GESTELLTE AUFGABE A:
Wen holte sich Charlotte Endemann laut ihrem Brief an Harald ins Bett, weil sie nicht allein einschlafen mochte?
GESTELLTE AUFGABE B:
Schreibe den Brief von Charlotte Endemann an Harald weiter, beginnend nach dem letzten Satz.

TEXTAUSZUG:
------------------------------------------------------------------------

Charlotte Endemann an ihren Mann Harald, 2. November 1941
den 2.11.41
Lieber Harald!
Es ist spät, aber ein paar Worte sollst Du doch bekommen. Ich war die letzten Tage nicht in guter Stimmung, so dass die Briefe Dir keine Freude gemacht hätten. Briefe schreibe ich aus dem Impuls heraus, aber ich wollte Dir doch nicht zu knöttrige Briefe schreiben, darum ließ ich es lieber ganz.
Meinst Du nicht auch, dass wir jetzt ziemlich nahe am Krieg mit Amerika sind? Ich war gestern abend richtig bedrückt und sah auch schon den nächsten Kriegswinter und unsere lange Trennung. Schreibe mir, was Du davon hältst. Wenn dann noch Japan dazukommt und vielleicht auch die südamerikanischen Staaten, kann die Sache noch länglich werden.
Ich war so traurig, dass ich nicht allein einschlafen mochte und deshalb habe ich mir Heidi ins Bett geholt. Ich habe ja die Auswahl, wer zu meiner Stimmung am besten passt, und ich muss sagen, das Kind ist so feinfühlig und achtet so darauf, mir Freude zu machen, dass ich bei ihr am besten Trost fand. Unter ihrer fröhlichen Schale ist ein überaus empfindlicher Kern, mehr wie bei Helga. Vor ein paar Tagen stürzte mal wieder allerlei über mir zusammen, und ich saß ziemlich unglücklich auf der Couch, mitten zwischen den Fünfen. Da kam Heidi, legte ihren Kopf an meine Schulter, ganz still. Ich legte dann den Arm um ihre Schulter, und da geriet das Kind in ein fassungsloses Schluchzen und schüttelte sich vor Weinen und gestand dann, das sei bloß, weil ich ihr so leidtäte. Es war rührend.

------------------------------------------------------------------------

BEREITGESTELLTES MATERIAL:

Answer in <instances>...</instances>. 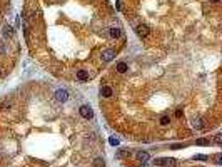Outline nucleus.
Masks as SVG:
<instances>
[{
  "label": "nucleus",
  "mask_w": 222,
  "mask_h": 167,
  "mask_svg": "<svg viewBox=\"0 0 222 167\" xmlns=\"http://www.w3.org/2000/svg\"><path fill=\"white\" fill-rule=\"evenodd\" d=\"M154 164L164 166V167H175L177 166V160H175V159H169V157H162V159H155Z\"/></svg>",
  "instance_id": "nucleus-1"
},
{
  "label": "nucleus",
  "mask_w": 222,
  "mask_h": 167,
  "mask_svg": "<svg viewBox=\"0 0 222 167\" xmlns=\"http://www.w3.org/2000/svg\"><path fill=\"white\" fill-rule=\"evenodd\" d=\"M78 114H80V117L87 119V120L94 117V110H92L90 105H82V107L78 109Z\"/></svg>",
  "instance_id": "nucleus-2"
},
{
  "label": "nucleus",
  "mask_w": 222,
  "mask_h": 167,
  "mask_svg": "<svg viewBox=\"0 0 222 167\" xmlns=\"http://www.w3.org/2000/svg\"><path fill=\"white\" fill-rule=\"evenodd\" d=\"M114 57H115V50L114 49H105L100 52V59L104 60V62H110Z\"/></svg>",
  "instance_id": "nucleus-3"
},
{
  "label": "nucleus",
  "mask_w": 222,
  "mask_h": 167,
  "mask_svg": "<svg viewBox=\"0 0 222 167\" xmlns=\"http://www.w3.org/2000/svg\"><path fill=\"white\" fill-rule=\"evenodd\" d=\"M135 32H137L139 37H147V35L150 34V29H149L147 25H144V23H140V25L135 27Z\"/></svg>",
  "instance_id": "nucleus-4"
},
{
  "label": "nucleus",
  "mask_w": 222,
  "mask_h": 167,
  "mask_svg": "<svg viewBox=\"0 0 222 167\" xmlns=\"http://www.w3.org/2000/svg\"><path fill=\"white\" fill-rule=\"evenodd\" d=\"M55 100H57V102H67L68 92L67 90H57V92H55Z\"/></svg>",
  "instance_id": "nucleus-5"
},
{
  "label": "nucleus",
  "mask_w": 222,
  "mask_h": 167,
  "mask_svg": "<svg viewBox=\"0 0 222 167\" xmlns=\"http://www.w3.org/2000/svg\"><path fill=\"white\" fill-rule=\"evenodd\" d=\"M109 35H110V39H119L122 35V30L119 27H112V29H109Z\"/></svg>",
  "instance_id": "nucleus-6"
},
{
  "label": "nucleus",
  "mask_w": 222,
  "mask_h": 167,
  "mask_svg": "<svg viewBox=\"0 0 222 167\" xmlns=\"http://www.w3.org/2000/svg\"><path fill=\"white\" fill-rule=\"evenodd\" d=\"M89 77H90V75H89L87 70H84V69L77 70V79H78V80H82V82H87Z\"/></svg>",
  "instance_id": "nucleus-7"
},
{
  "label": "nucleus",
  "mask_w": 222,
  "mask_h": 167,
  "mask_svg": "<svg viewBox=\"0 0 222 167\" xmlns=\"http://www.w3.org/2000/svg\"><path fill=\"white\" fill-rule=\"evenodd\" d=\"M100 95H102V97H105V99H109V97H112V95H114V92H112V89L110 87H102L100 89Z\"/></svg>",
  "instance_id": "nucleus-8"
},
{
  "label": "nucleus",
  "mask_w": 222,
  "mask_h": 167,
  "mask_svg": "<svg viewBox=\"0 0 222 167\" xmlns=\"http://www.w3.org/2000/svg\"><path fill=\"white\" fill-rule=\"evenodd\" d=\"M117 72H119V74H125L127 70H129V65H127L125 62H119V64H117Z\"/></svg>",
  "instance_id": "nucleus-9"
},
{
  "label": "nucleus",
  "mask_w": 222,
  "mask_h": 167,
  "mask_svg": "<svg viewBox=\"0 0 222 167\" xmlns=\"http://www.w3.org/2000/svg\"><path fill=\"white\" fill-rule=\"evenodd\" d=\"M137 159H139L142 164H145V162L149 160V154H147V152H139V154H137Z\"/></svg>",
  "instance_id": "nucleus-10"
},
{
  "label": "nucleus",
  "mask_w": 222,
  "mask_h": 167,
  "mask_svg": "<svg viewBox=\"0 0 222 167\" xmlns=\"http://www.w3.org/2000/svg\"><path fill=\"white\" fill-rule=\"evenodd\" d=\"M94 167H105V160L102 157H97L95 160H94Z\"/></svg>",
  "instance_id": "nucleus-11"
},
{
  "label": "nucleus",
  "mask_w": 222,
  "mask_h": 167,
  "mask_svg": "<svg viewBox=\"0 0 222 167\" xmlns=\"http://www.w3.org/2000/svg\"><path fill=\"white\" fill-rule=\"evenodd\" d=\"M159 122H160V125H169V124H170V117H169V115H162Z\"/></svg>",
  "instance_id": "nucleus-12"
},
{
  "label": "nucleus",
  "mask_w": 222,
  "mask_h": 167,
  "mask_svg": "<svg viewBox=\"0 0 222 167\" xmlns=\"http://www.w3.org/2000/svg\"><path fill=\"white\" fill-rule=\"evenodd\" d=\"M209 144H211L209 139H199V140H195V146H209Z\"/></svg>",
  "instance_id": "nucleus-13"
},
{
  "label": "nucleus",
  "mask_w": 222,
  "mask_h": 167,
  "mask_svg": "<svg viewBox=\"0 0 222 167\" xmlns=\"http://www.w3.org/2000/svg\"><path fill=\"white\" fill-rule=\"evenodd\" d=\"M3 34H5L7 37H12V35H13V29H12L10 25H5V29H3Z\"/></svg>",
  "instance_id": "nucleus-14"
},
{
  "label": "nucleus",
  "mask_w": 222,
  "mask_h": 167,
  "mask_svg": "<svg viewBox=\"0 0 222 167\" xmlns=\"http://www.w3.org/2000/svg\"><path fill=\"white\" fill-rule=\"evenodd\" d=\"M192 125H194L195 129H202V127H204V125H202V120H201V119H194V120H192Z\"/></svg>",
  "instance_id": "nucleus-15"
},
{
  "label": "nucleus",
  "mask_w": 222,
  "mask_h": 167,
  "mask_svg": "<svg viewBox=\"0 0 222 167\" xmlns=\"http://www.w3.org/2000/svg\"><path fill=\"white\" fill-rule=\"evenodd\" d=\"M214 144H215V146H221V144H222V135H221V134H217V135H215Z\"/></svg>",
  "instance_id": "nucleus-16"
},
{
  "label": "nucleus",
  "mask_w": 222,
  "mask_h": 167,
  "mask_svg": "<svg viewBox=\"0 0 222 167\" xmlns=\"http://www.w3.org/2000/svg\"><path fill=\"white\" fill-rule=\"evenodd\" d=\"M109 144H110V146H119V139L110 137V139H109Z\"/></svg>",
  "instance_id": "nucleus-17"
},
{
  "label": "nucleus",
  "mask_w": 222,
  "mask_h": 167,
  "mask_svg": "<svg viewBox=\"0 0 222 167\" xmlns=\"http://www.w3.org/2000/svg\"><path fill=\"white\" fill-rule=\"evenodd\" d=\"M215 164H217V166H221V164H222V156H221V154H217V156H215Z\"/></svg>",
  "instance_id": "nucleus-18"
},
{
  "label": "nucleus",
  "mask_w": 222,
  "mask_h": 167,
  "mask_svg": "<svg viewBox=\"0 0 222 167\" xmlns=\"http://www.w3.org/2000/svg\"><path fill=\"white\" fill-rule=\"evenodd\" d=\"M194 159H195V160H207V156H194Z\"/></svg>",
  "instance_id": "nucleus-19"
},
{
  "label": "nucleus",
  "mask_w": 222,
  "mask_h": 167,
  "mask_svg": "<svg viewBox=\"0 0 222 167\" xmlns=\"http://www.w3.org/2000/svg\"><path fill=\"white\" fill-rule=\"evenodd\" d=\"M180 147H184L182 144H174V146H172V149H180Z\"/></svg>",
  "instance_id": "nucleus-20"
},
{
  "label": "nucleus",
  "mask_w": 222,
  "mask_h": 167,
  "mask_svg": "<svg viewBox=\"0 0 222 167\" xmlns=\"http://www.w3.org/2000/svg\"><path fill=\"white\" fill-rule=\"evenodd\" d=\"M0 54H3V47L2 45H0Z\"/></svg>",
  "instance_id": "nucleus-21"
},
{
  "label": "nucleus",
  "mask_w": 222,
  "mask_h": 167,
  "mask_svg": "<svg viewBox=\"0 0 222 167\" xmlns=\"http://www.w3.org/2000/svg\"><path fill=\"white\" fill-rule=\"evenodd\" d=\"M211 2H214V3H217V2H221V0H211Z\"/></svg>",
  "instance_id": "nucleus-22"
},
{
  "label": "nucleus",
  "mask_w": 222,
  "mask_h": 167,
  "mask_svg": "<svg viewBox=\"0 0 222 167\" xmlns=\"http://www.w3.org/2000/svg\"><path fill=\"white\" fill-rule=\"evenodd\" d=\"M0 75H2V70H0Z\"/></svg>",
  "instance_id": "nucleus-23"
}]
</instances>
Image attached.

------------------------------------------------------------------------

ANTWORT ZUR ÜBUNG A:
Sie holte sich Heidi ins Bett.

ANTWORT ZUR ÜBUNG B:
Jetzt hat sie sich in den Kopf gesetzt, Kindergärtnerin zu werden, aber eine mit einen Kinderheim, und sie hilft mir jeden Abend so nett beim Ausziehen der Kleinen, dass es eine große Freude ist. Dann schickt sie mich meistens weg: „Du kannst Dich auf mich verlassen, Mutti, ich mache das schon richtig". Helga würde das nie tun, die träumt in die Gegend und ist auf einem anderen Stern, und wenn man nach einer halben Stunde wiederkommt, ist sie keinen Deu weiter.
Aber Du müsstest auch mal sehen, wie geschickt Heidi das macht. Z.B. Klaus. Den fetten, dicken Kerl zieht sie aus, legt ihn dann splitternackt auf das Kindertischchen und schrubbt ihn ab.
Heute nachmittag war ich mit den drei Großen an Tante Gretes Grab. Auf dem Rückweg flog vor uns ein großer Vogel mit etwas schwerem Flügelschlag auf. Helga fragte: "Mutti, wenn ich
mal Engel bin, dann habe ich ja auch Flügel, flattere ich dann auch so mit den Flügeln?“ Ich bejahte das, worauf sie nachdenklich meinte: "Ich finde, das sieht aber gar nicht gut aus.“
Und nun mache ich Schluss, denn Du solltest doch blos einen Brief von mir haben.
Wo sollte ich den Mantel denn sonst verkaufen? Ich kann das nämlich nicht gut und
viele Küsse, Deine Lotti.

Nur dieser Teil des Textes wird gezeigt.